No wedding bells likely for Dow Jones and News Corp.

Laura Goldman
McClatchy-Tribune News Service (MCT)

Many an executive's career has been derailed by the acidic pen of the New York Post's gossip column, Page Six. Rupert Murdoch, owner of the Post's parent company, probably never expected that the ink would spill on him and affect his bid for Dow Jones & Co.

I originally bought the stock of Dow Jones, owner of the Wall Street Journal, because I like out-of-favor stocks. There is a saying on Wall Street that every dog has its day. Right now, media stocks are firmly in the doghouse.

All the free and up-to-the-minute information that is available on the Internet has called into question the very survival of newspapers. The next morning is too late for most people, like me, who are addicted to the 24/7 news cycle. The Wall Street Journal is the rare newspaper that has been able to continue to charge for its Internet content.

Rupert Murdoch made an all-cash $60 bid for the most august name in journalism - the Wall Street Journal. The sheer audacity of it took my breath away. When news of the bid somehow leaked on May 1, Dow Jones stock skyrocketed to over $58 a share. It had closed the previous day at $36.25. Rupert Murdoch was offering a staggering 66 percent premium over the closing price.

I sold immediately on May 1. If the merger did not go through, the stock would fall back toward its previous price of $36. At a current price of $58 with a $60 bid, the stock did not have much upside. There is also a value to receiving the money now rather than waiting for the deal to be completed in a month or two. Of course, if Murdoch raised his bid, I would have left even more money on the table by selling early.

One of the hardest jobs of a full time money manager is wearing the hat of the merger arbitrageur for the day. The reasons that I buy a stock rarely translate into why it becomes an acquisition candidate.

Except in rare instances, the logic behind the synergies and cost savings of the merger usually escapes me and the estimates of the benefits of the merger seem wildly exaggerated. This makes it harder to discern if the merger will be completed or if the dollar amount of the bid will be raised.

In this case, I had absolutely no doubt that the merger would not happen. The Boston Brahmins that control a majority of Dow Jones through super-voting class B stock would sooner host another tea party than sell to the king of yellow journalism.

Judging by a price north of $50 a share, most of Wall Street disagrees with me and thinks that a merger will happen. In this particular case, I am not sure that Wall Street is making a correct assessment.

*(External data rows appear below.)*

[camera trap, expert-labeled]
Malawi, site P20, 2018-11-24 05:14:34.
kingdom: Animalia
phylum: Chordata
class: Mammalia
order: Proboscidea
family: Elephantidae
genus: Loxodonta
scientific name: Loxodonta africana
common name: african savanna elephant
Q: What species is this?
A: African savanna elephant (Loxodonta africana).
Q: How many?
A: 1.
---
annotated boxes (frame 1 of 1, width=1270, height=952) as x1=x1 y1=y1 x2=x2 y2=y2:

Many on Wall Street, myself included, are arrivistes motivated only by money. We have chosen to push paper around for a living instead of curing the sick or defending the poor. Therefore, we cannot imagine a situation where someone would walk away from a chance to double an investment.

I am sure that the Bancroft family, who control 60 percent of Dow Jones voting power, and the Ottaway clan, who own 6.2 percent of the super-voting shares, are fond of money as much as the rest of us. In light of Murdoch's offer, it would not surprise me if they later sold out to someone else or accepted an infusion of cash from private equity.

But they are not going to sell out to Rupert Murdoch, widely regarded as an entrepreneur in the field of journalism but not a journalist with blue ink in his blood. After zealously guarding their public trust for 100 years, they are not going to shed their responsibilities without careful consideration.

If the older generation of the families were vulnerable to second thoughts, a Page Six report in the New York Post on May 18 provided fuel. In the item, the column's editor confessed to taking money from a subject, one of the high sins of journalism. The real news came in allegations made by a former Page Six freelancer in a lawsuit filed against the Post. The lawsuit contends that Murdoch killed a book by his HarperCollins imprint authored by the former governor of Hong Kong, Chris Patten, and even worse, pushed the publication of a "stunningly awful hagiography" by the daughter of the head of the Communist Party. Murdoch allegedly did this for the benefit of his business interests in China. Opening up the Chinese government has been a business priority of the Wall Street Journal and its founding families for years.

Why did Rupert Murdoch risk the humiliation of having his bid completely ignored? Since he is planning to launch a business news channel, he needs to neutralize the Dow Jones contribution to his archrival, CNBC.

My prediction: Murdoch will walk away from this deal with something. Dow Jones will agree to negotiate with his new channel when their contract with CNBC is up.


(Laura Goldman worked on Wall Street for more than 20 years for such firms as Merrill Lynch and UBS Warburg. She now runs her own investment advisory, LSG Capital, from Tel Aviv, Israel.)